Même si les jours raccourcissent il faut bien s’occuper, et hors de question d’arrêter de faire des photos uniquement parce qu’il fait nuit ! Une solution aussi belle qu’amusante existe pour illuminer les douces soirées d’automne : le light painting. Et si cette technique est à la mode actuellement, elle existe depuis les années 40 ! La preuve en image :

Picasso utilisant la technique du light painting. (Photo by Gjon Mili/The LIFE Picture Collection)

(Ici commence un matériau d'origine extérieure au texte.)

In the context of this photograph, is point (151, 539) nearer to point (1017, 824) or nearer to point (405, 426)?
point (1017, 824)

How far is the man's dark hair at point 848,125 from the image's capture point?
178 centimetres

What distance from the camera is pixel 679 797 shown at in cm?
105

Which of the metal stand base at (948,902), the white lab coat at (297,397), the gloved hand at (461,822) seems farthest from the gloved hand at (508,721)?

Le light painting consiste à faire des dessins avec une forte source de lumière dans un lieu sombre avec un temps de pose long, c’est-à-dire avec une vitesse d’obturation de 15 ou 30 secondes. Pour réaliser une photo en light painting, il faut régler son appareil avec les ISO au minimum et l’ouverture du diaphragme assez petite. L’idée est d’avoir un fond très sombre voire complétement noir et de l’embellir avec des éléments lumineux. Il peut être utile de placer des marqueurs dans la zone physique de la photo afin que le modèle connaisse les bords du cadrage. Puisque le temps de pose est allongé pour avoir le temps de dessiner, il est nécessaire d’utiliser un trépied pour éviter tout mouvement. Pour éviter les mauvaises surprises, je vous conseille également de faire la mise au point avant le déclenchement de la prise de vue. Pour cela vous pouvez demander à votre modèle de se placer comme pour la photo avec une lampe torche et choisissez la zone de mise au point en manuel. Si vous souhaitez faire apparaitre le modèle en plus des éléments lumineux, il suffit de faire un flash court pendant le temps de pose.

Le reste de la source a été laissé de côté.